You are viewing a plain text version of this content. The canonical link for it is here.

Posted to user@kudu.apache.org by 夏天松 <wu...@gmail.com> on 2020/03/25 03:29:10 UTC

hash and range partition uneven distribution for one tablet server

I have a hot data insert problem when using kudu. If I use both hash and
range partition, all buckets will be unevenly distributed.
Kudu cluster distribution:  3 master and 5 tablet server

My create table sql:
CREATE TABLE tmp.sales_by_year (
  device_id STRING NOT NULL,
  update_date STRING NOT NULL,
  update_time STRING NOT NULL,
  object_name STRING NOT NULL,
  attribute_name STRING NOT NULL,
  present_value STRING NULL,
  PRIMARY KEY (device_id, update_date, update_time, object_name,
attribute_name)
)
PARTITION BY HASH (device_id) PARTITIONS 5, RANGE (update_date) (
  PARTITION '2020-03-21'<= VALUES < '2020-03-22'
)
STORED AS KUDU;

Then I hope when update_date = '2020-03-21' , every tablet server has one
partition , but the real distribution is not like this. The real
distribution is that some machines have no partitions, and some have 2 or 3
partitions. This situation leads to high CPU usage on some machines when
writing large amounts of time series data.

Please help me, how can i solve this problem.

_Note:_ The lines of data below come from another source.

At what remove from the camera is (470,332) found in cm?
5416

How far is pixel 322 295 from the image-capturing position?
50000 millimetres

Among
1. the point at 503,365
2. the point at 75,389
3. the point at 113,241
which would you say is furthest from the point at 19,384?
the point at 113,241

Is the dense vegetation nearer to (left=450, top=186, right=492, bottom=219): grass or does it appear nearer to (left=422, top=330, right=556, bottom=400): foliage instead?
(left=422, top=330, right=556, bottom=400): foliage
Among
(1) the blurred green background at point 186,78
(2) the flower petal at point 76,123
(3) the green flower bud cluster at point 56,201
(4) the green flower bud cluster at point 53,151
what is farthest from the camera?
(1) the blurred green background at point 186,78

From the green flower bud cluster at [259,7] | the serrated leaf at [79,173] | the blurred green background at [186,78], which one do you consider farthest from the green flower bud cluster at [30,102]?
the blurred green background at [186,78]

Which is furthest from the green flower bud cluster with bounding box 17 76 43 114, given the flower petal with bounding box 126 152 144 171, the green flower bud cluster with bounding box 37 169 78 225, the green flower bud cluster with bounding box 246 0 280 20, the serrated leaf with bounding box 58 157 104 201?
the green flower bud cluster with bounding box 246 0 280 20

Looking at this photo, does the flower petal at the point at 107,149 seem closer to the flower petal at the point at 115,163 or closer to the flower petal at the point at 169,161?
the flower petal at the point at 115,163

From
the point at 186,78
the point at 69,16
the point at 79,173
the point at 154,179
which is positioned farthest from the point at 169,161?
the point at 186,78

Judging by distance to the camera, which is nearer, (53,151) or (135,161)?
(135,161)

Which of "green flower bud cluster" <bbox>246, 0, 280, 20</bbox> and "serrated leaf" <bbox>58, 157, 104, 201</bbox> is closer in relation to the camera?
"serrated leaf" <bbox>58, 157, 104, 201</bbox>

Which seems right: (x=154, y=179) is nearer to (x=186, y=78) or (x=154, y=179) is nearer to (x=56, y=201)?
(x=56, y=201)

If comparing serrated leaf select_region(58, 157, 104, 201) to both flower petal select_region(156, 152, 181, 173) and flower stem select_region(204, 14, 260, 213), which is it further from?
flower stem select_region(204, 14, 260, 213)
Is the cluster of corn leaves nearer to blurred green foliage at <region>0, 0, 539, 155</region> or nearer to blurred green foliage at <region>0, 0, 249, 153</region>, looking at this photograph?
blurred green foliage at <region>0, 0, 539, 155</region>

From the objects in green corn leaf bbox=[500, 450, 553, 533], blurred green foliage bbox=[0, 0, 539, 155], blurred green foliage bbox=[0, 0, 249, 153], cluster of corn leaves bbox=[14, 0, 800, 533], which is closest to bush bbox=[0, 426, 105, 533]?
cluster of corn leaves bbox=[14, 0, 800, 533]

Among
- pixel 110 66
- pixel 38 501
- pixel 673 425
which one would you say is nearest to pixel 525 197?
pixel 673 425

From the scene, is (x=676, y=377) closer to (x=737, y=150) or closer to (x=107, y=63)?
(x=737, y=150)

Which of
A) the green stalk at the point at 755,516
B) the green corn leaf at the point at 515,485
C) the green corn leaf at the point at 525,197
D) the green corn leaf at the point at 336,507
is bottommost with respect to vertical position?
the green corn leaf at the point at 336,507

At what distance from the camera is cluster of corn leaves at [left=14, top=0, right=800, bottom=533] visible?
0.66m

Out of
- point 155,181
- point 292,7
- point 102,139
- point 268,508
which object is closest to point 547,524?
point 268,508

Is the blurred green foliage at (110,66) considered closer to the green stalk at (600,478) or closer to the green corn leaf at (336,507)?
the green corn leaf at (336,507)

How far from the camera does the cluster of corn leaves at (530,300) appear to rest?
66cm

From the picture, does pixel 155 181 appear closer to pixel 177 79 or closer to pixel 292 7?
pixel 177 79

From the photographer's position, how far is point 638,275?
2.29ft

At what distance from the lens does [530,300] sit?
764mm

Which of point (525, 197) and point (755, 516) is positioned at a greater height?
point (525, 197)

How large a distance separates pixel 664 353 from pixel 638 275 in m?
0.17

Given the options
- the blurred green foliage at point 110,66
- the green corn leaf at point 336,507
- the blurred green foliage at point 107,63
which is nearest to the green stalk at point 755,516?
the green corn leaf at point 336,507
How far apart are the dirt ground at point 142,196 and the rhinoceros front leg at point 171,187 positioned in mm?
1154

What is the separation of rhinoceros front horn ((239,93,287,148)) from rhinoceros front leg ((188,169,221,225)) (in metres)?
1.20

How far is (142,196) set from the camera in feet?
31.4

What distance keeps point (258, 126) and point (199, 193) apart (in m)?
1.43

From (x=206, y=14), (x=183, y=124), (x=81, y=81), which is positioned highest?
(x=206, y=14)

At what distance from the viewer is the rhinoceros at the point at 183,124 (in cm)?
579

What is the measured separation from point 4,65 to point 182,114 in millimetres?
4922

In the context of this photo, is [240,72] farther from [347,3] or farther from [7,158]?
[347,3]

Re: hash and range partition uneven distribution for one tablet server

Posted by Adar Lieber-Dembo <ad...@cloudera.com>.

What you're seeing sort of makes sense given that partition assignment
uses "power of 2" selection process: two servers are chosen at random,
and the one with the fewer partitions is selected as the recipient of
the new partition. Given enough partitions, this algorithm should
result in an even distribution of partitions across servers. But since
you're only assigning 5 (or 15, if the replication factor is 3)
partitions to 5 servers, there may be some skew.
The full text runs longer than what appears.